— SELECTED TEXT —
......
Unit 1: Welcome To Psychology (Chapter 1) Flashcards
Psychology
Psychology is the scientific study of the mind and behaviour. (Scientific = Systematically tests their hypotheses about the human mind & behaviour against objective data.)
Mind
All subjective experiences - sensations, perceptions, memories, thoughts, motives, emotions. Also includes cognitive structures and processes shaping experience and behaviour outside of awareness.
Behaviour
Observable actions of people or non-human animals.
Social cognition
Thinking about oneself, other people, and oneself in relation to other people. Ex: Newborn babies.
Folk psychology
Everyday, “common-sense” understanding of the mental states and behaviours of other people (and ourselves). Comes from experience (memory of personal events) and intuition (subjective feelings about what makes sense). Ex: Opposites attract, familiarity breeds contempt, it’s good to “vent anger”…
Limitations of personal experience & intuition for understanding human psychology
**1) **Experience has no control group.
**2) **Cannot generalize from a single case.
**3) **We notice much less of our world than we think we do (illusion of attention). Ex: Gorilla video.
......
— WORK TASK —
In the psychology flashcards, turn the paragraph that begins "Everyday, “common-sense” understanding" into a short bulleted list that keeps its main facts. The listing that comes next is separate material, not part of the psychology flashcards.

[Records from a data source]
......
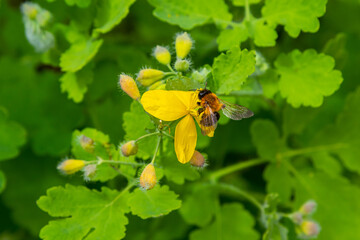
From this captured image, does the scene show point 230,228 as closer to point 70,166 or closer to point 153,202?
point 153,202

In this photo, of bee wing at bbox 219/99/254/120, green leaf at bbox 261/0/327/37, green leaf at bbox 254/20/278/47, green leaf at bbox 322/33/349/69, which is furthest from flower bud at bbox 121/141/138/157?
green leaf at bbox 322/33/349/69

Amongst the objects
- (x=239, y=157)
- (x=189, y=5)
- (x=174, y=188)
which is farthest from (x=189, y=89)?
(x=239, y=157)

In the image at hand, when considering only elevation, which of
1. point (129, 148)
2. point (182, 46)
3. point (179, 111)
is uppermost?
point (182, 46)

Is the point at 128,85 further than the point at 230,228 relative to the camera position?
No

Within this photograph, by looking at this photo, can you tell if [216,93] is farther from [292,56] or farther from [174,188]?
[174,188]

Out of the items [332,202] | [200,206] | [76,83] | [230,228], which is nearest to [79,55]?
[76,83]

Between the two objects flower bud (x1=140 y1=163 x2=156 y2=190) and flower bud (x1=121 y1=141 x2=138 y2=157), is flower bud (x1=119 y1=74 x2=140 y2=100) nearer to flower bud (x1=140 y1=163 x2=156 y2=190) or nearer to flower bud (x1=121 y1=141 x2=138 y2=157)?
flower bud (x1=121 y1=141 x2=138 y2=157)
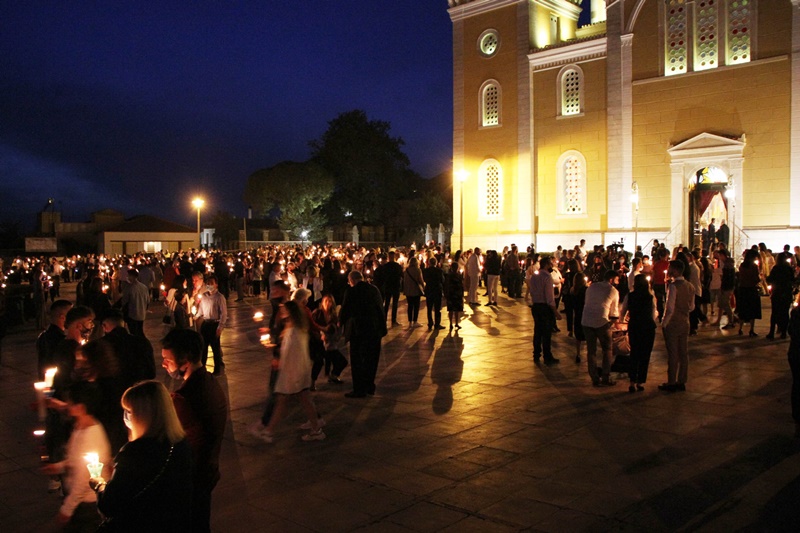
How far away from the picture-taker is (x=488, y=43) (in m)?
37.3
......
— WRITTEN REPLY —
- Everyday, common-sense understanding of other people's (and our own) mental states and behaviors
- Comes from experience, meaning memory of personal events
- Comes from intuition, meaning subjective feelings about what makes sense
- Examples: opposites attract, familiarity breeds contempt, it's good to "vent anger"